Ren et al. (2014) investigated the impact of EGCG on cell migration and 67LR in the LPS-activated macrophagic RAW264.7 cells. EGCG ameliorated the LPS-induced cell migration dose-dependently. EGCG also caused membrane translocation of 67LR from the membrane surface towards the cytoplasm in a dose-dependent manner. The harmful neuronal effects of microglia activation occur following cerebral ischemia/reperfusion injuries of the brain. Catechin markedly blocked the hypoxia/reperfusion-induced reduction in cell viability and elevation in oxidative stress and apoptosis in microglia. Catechin also up-regulated the phosphorylation of Akt and mammalian target of rapamycin and blocked the hypoxia/reperfusion-caused autophagy in microglia. The findings indicated catechin could reverse hypoxia/reperfusion-induced autophagy-activated microglia apoptosis/death through the ROS-regulated Akt/mammalian target of rapamycin signaling pathway (Chen et al., 2014).
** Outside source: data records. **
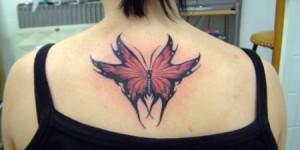 Mariposa Fuxcia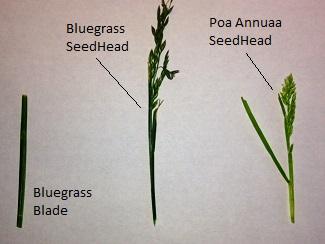 bluegrass_seedheads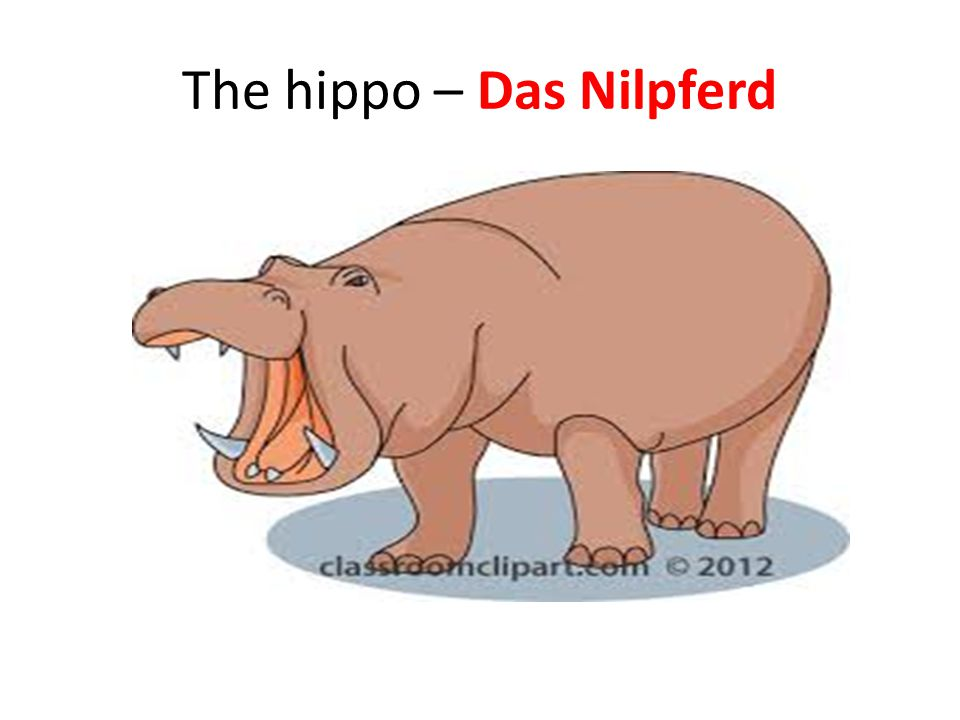 The hippo – Das Nilpferd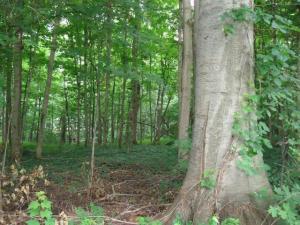 Forest Hall Cassopolis, MI 49031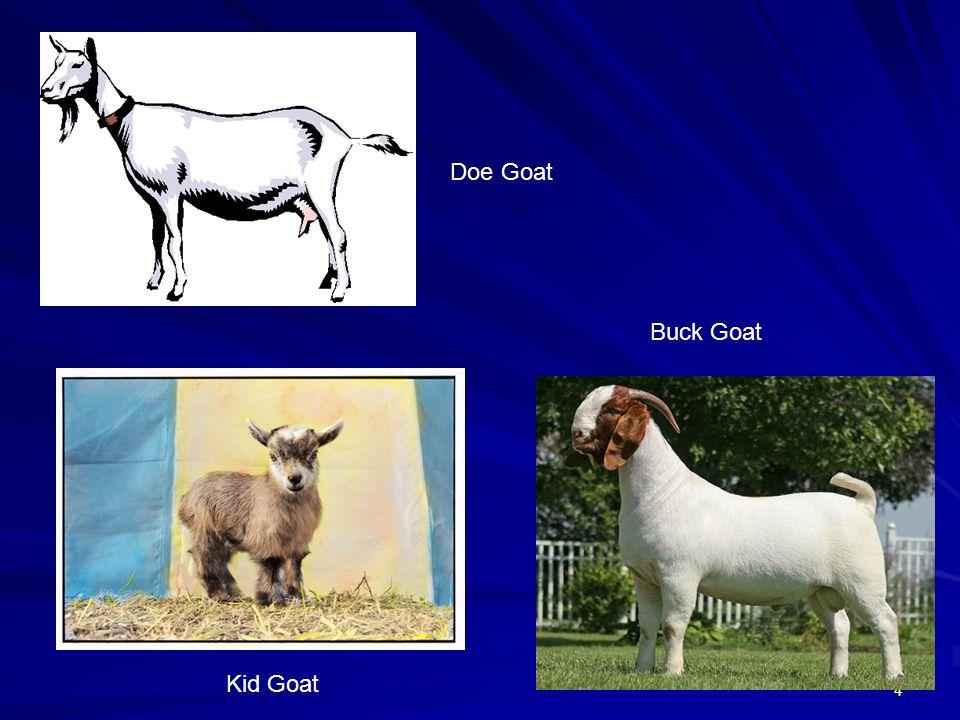 4 Kid Goat Buck Goat Doe Goat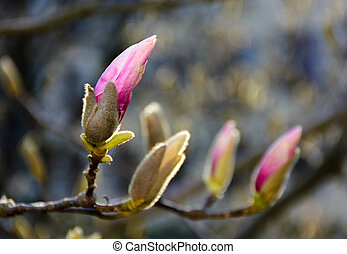 purple flowers of magnolia tree blossom. lovely springtime...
The research finding indicated the effects of green tea extract and EGCG on memory function following cerebral ischemia in in vitro and in vivo ischemic brain injury (Wu et al., 2012). EGCG had an anti-inflammatory impact in the BV-2 microglial cells. EGCG also prevented LPS-induced the generation of NO and decreased the expression of COX2 and iNOS in the BV-2 cells. Green tea extract and its active polyphenol EGCG attenuated learning and memory impairment in a cerebral ischemia animal model and is thought to be due to the reduction of oxidative stress and neuroinflammation. Researchers showed treatment with EGCG markedly elevated the proliferation of subventricular zone neural progenitor cells and the migration of subventricular zone neuroblasts as well as functional improvement, perhaps via M2 phenotype induction in microglia in the ischemic animal model (Zhang et al., 2017). It was found that AKT signaling involved in EGCG-caused proliferation and neuronal differentiation in neural progenitor cells. This study showed that EGCG has protective effects in spontaneous recovery after ischemic stroke (Zhang et al., 2017).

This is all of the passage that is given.